Legenden warnen: Schalke zu abhängig von Dzeko und Karaman?

Nach dem 1:1 beim Tabellenletzten Greuther Fürth bleiben beim FC Schalke 04 trotz Tabellenführung Fragen offen. Klublegenden Klaus Fischer und Rüdiger Abramczik sehen vor allem in der Offensive Nachholbedarf – und warnen vor einer zu großen Abhängigkeit von den Stürmern Edin Dzeko und Kenan Karaman.

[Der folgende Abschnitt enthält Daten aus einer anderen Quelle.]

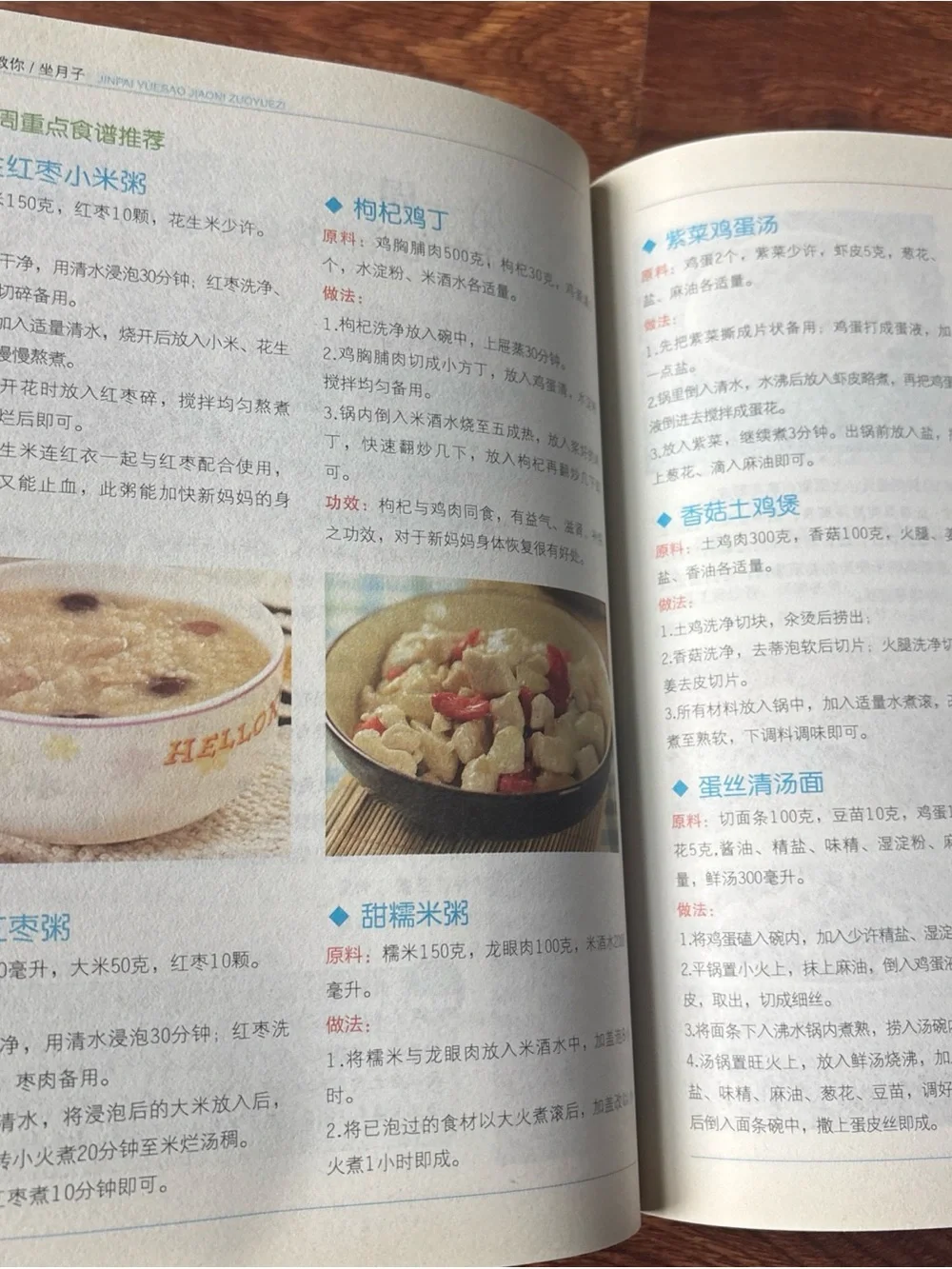 金牌月嫂教你坐月子A Professional Postpartum Care Guide for New Mothers book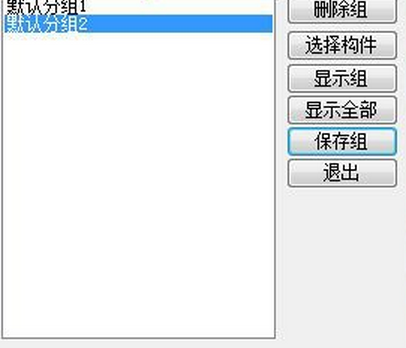 盈建科最新版 盈建科安装包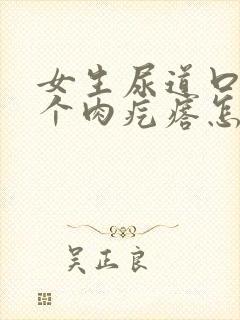 女生尿道口长了个肉疙瘩怎么回事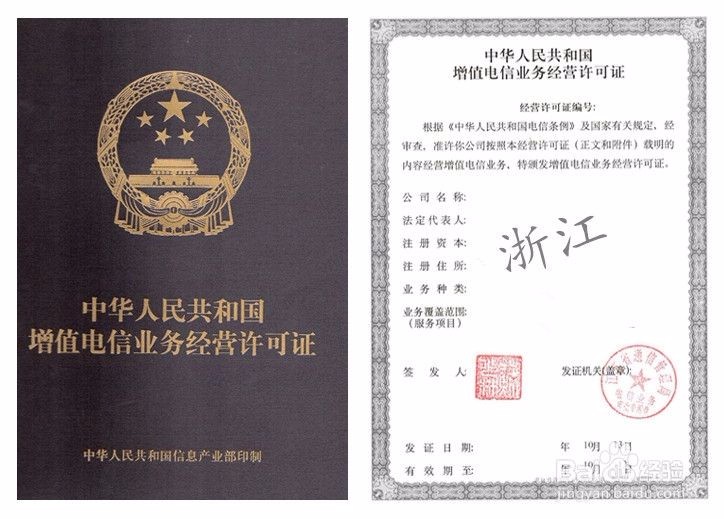 互联网icp许可证满足什么条件,互联网icp许可证办理的详细步骤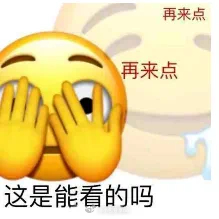 这是能看的ma表情包[超话]表情包 ​​​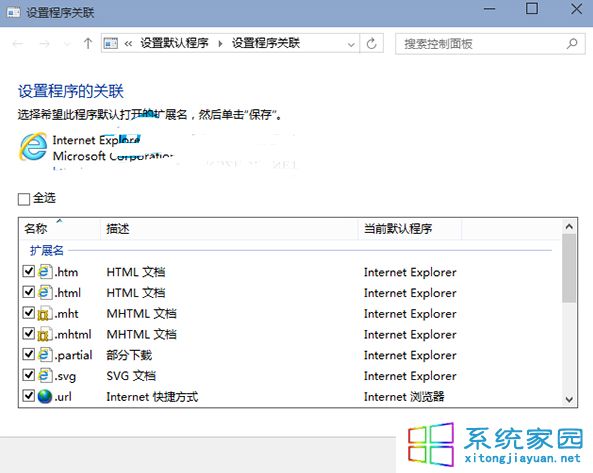 選擇要關聯的擴展名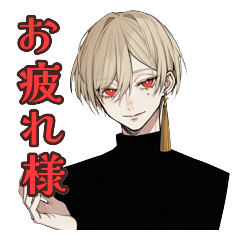 Gentleman Onii-san Polite Keigo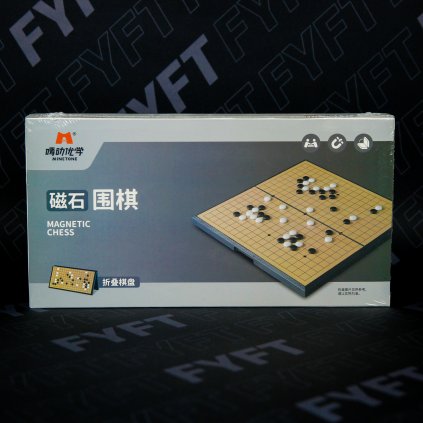 MG 8567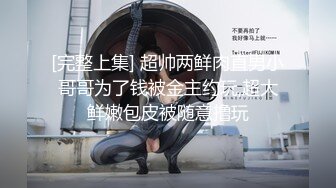 车里自慰，带ID验证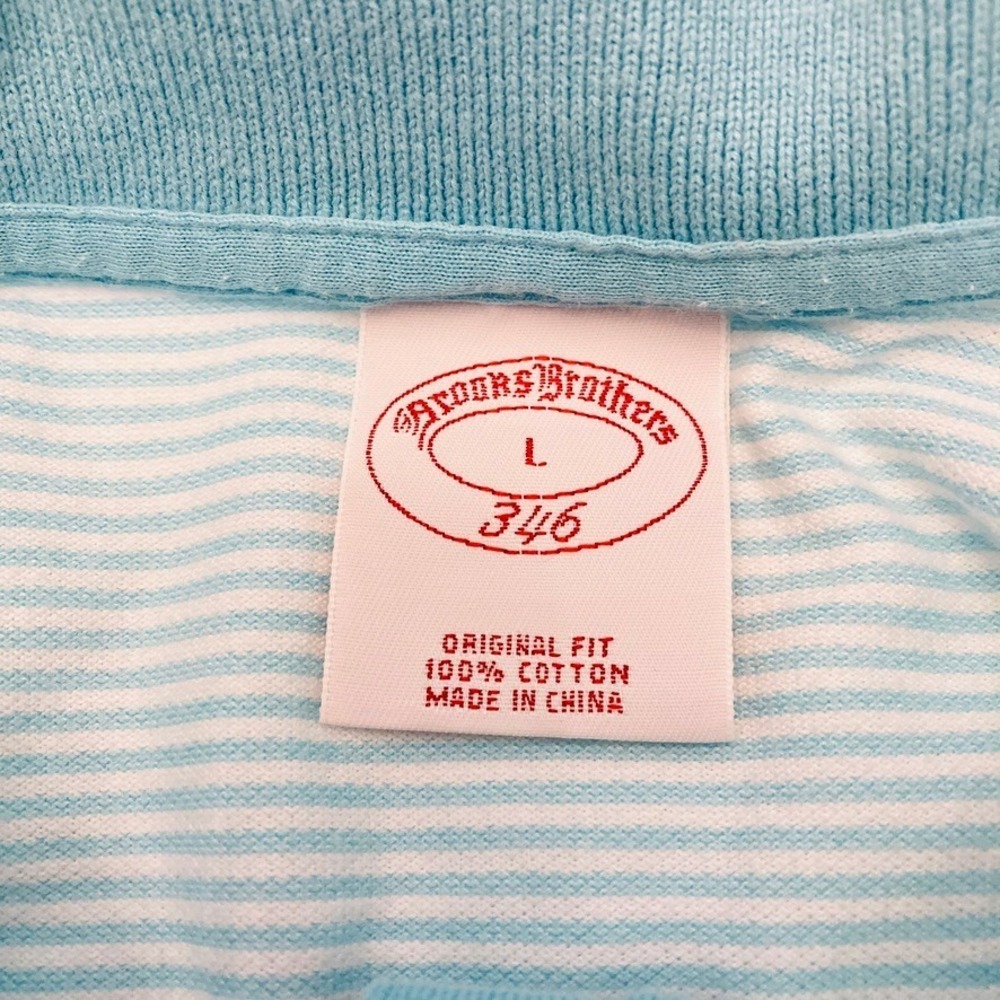 Brooks Brothers Aqua Striped Polo Shirt 100% Cotton Women's Large - Picture 4 of 8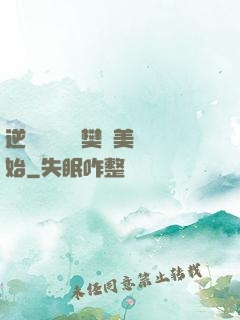 逆襲從歡樂頌樊勝美開始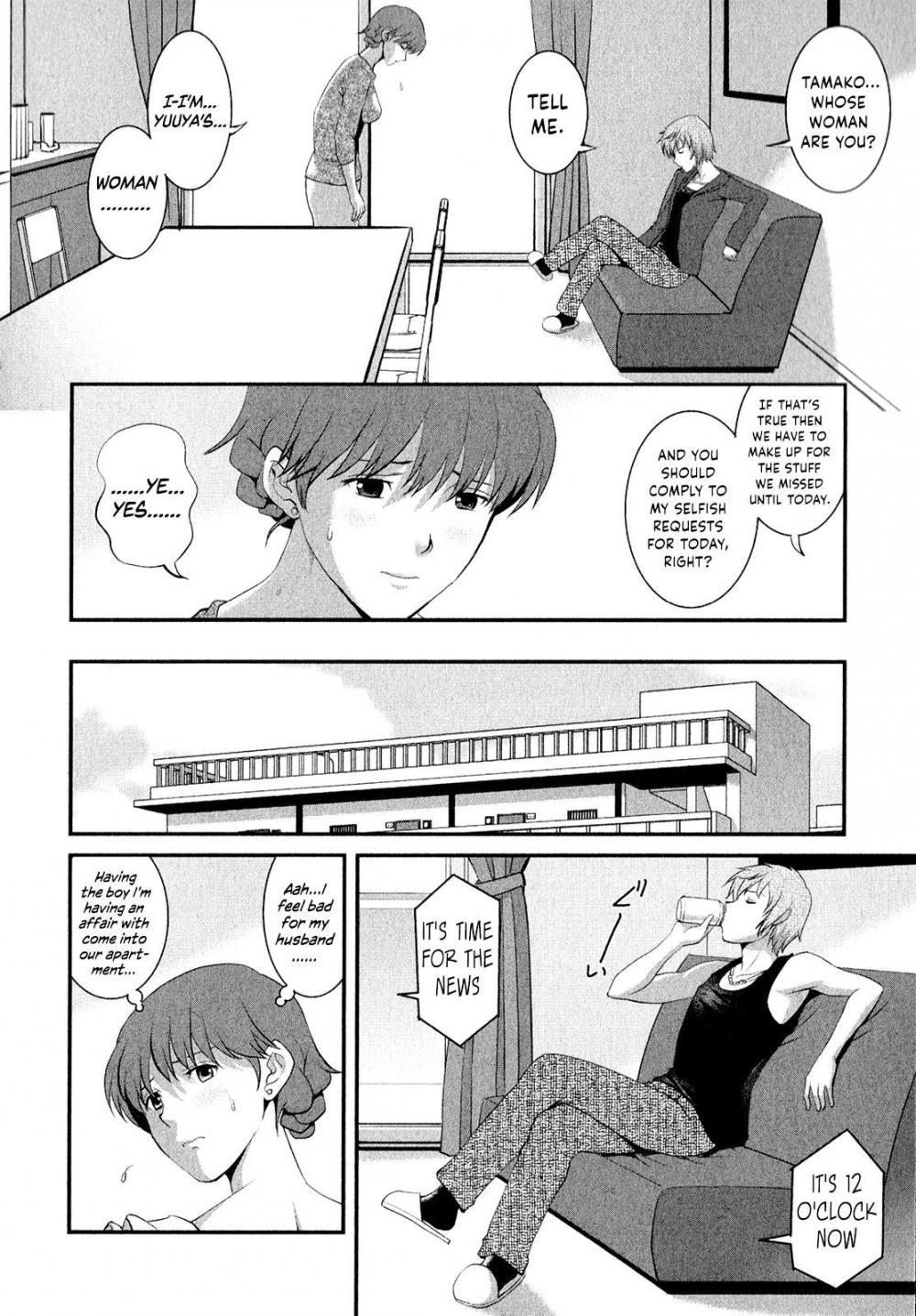 Hentai Manga Comic-Married Woman Audrey-san's Secret-Chapter 14-6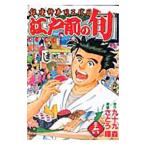  Edo передний. .36|... блестящий 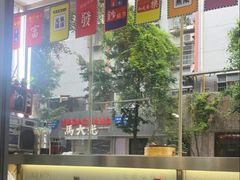 -都谷包子(天一广场店)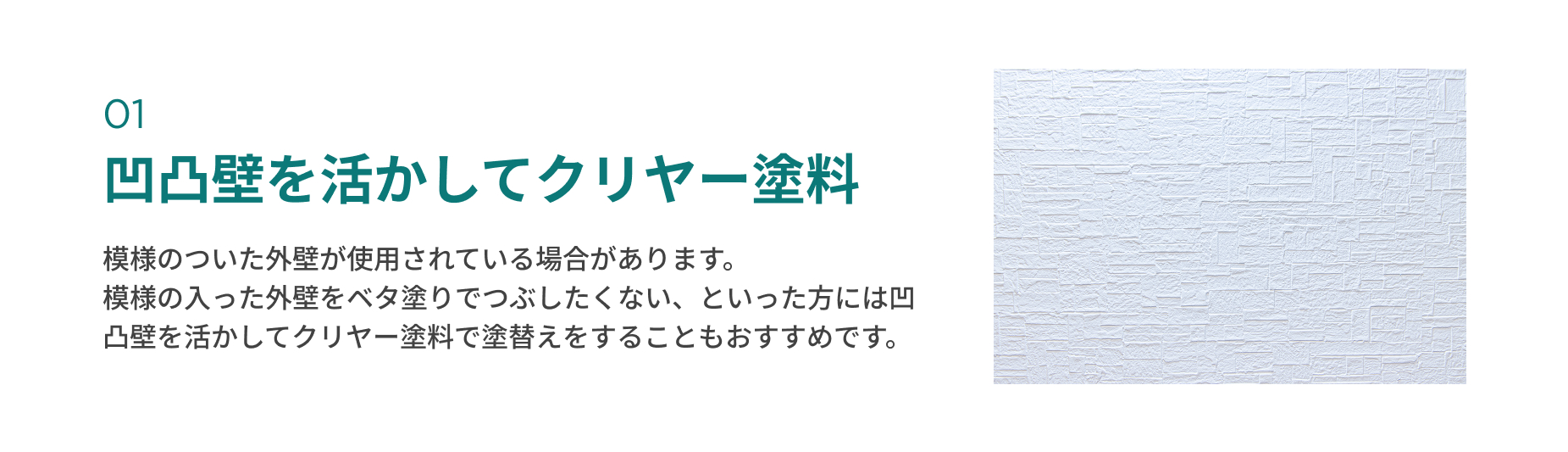 凹凸壁を活かしてクリヤー塗料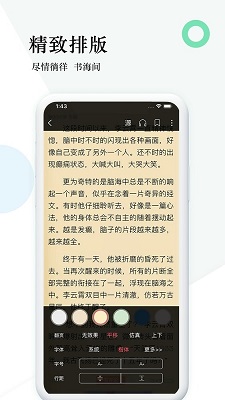 狸梦小说截图3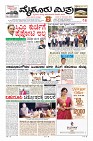 MM-12-1 (12 files merged) (10)-page-001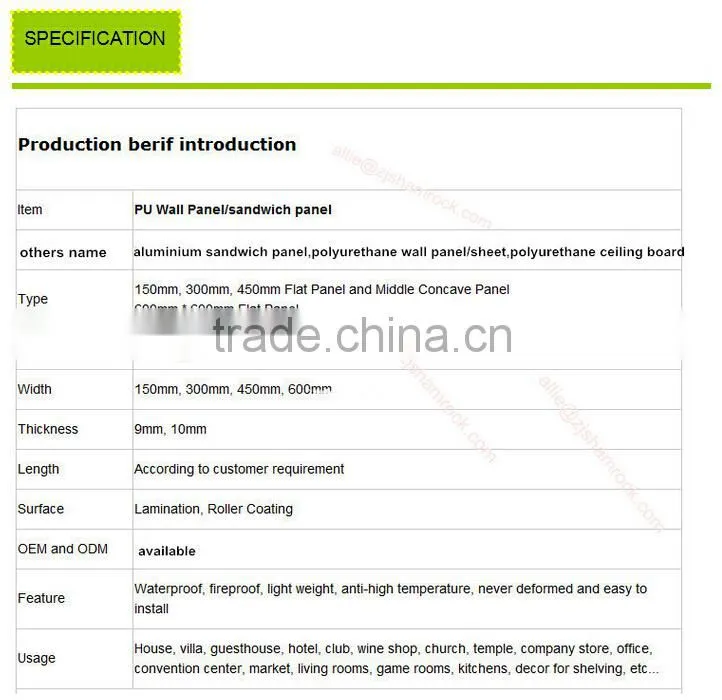 polyurethane ceiling panel/pu polyurethane sandwich panel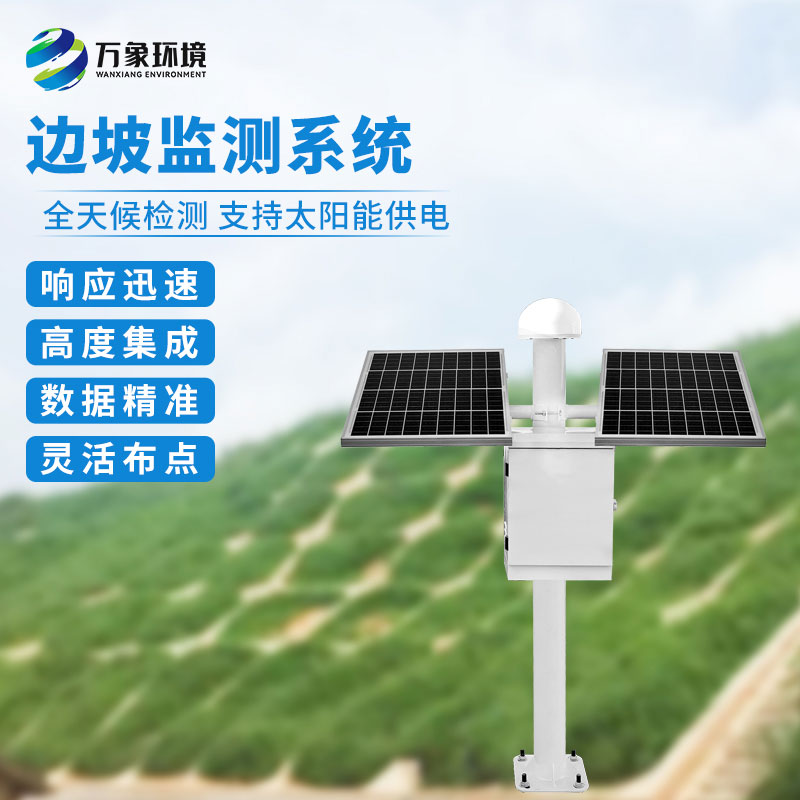 ??滑坡、地裂在線監(jiān)測解決方案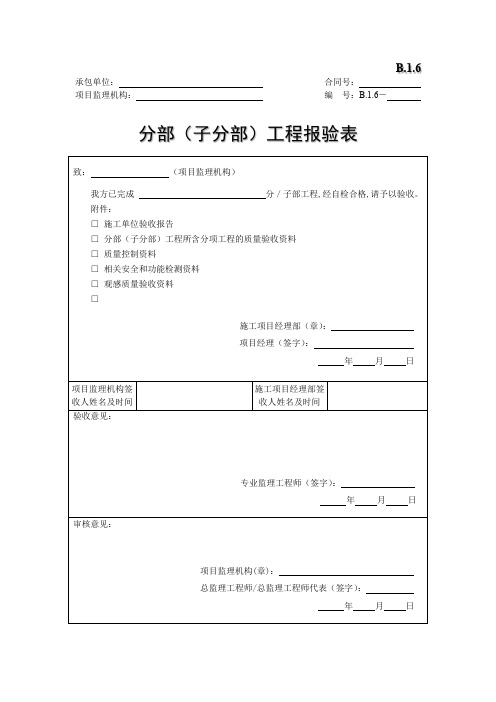 分部(子分部)工程报验表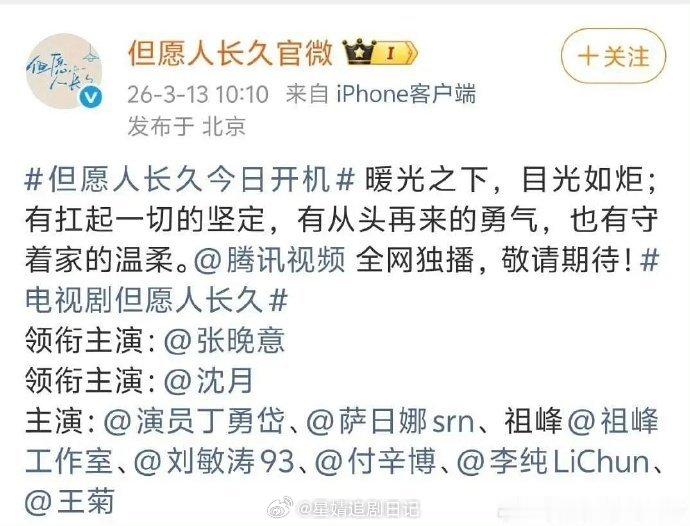 🈶瓜主爆料🥣张晚意为了不让沈月排第一，把男二丁勇岱提到领衔主演了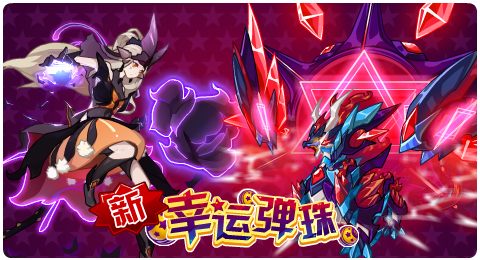 赛尔号12月31日更新攻略汇总 潜行幻影觉醒进化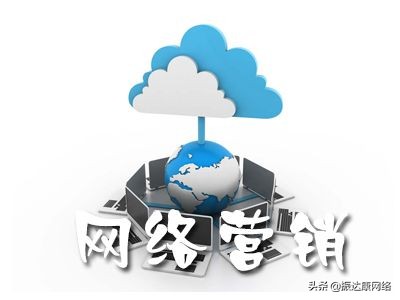 线下网络营销师培训哪个学校好,学网络营销师哪个学校好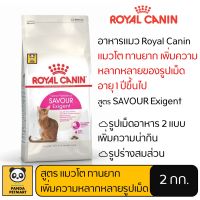 อาหารแมว Royal Canin SAVOUR EXIGENT โรยัล คานิน แมวโต ทานยาก เพิ่มความหลากหลายรูปเม็ด 2 กิโลกรัม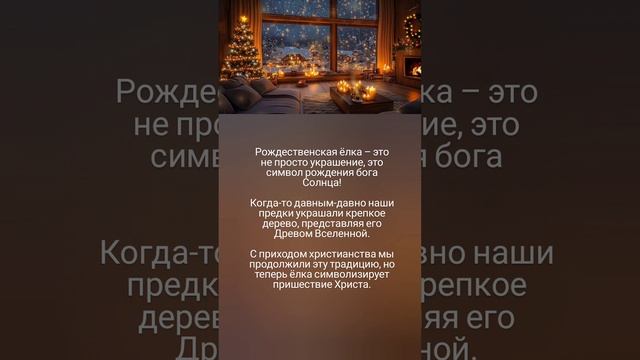 История рождественской ёлки 🤗🎄✨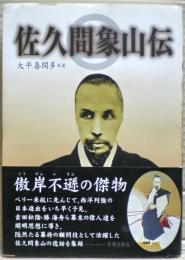 佐久間象山伝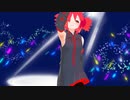 ［VRoid_MMD］重音テト／ファンサ（重音テトUTAUカバー）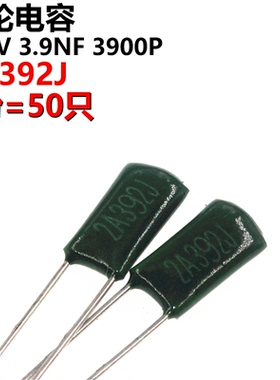 50只 涤纶电容 2A392J 2A392 100V 0.0039UF 3.9NF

Fischer und Abramczik kritisieren Schalke
Der FC Schalke 04 hat im Aufstiegsrennen der 2. Bundesliga erneut Punkte liegen lassen. Beim Tabellenletzten SpVgg Greuther Fürth kamen die Königsblauen nicht über ein 1:1 hinaus. Auch wenn Schalke weiterhin an der Tabellenspitze steht, ist der Vorsprung auf die Verfolger inzwischen deutlich geschrumpft – und die Diskussion über die Spielweise der Mannschaft nimmt zu.
In der Analyse im „Fussball Legenden Talk“ äußerten sich die ehemaligen Schalker Profis Klaus Fischer und Rüdiger Abramczik kritisch zum Auftritt der Mannschaft. Fischer erinnerte zunächst daran, wie unberechenbar die Liga ist: „Wie oft haben wir es schon gesagt: In dieser Liga kann jeder jeden schlagen! In Fürth wurde das wieder bewiesen. Ich habe da keinen großen Unterschied gesehen.“
Vor allem in der Offensive sehen die beiden Klub-Ikonen weiterhin Defizite. Schalke erzielt seine Tore zu häufig über die beiden Angreifer Edin Dzeko und Kenan Karaman, während aus dem Mittelfeld zu wenig Torgefahr entsteht. Abramczik wurde in seiner Analyse deutlich: „Die Mittelfeldspieler machen zu wenig Tore. Du kannst dich nicht nur auf die zwei da vorne verlassen.“
Trainer Miron Muslic kritisiert Chancenverwertung
Ein weiteres Problem sieht Fischer im Abschlussverhalten der Mannschaft. Nach seiner Beobachtung fehlt es häufig an Mut zu Distanzschüssen. „Wir haben nur ganz wenige Spieler, die auch mal aus der zweiten Reihe schießen“, erklärte der frühere Nationalstürmer.
Auch Trainer Miron Muslic räumte nach dem Spiel ein, dass seine Mannschaft die eigenen Möglichkeiten nicht konsequent genug genutzt habe. „Schlussendlich hat Fürth sich diesen Punkt erkämpft, wir haben unsere Chancen nicht genutzt“, sagte der Schalker Coach. Gleichzeitig betonte er die enorme Ausgeglichenheit der Liga: „Daran sieht man, dass jedes Spiel in dieser Liga super eng ist und man immer absolut am Limit sein muss.“
Für Schalke geht es nun darum, im engen Aufstiegsrennen schnell wieder für klare Verhältnisse zu sorgen. Bereits am Freitag wartet mit Arminia Bielefeld der nächste Gegner – und damit die nächste Bewährungsprobe für den Tabellenführer.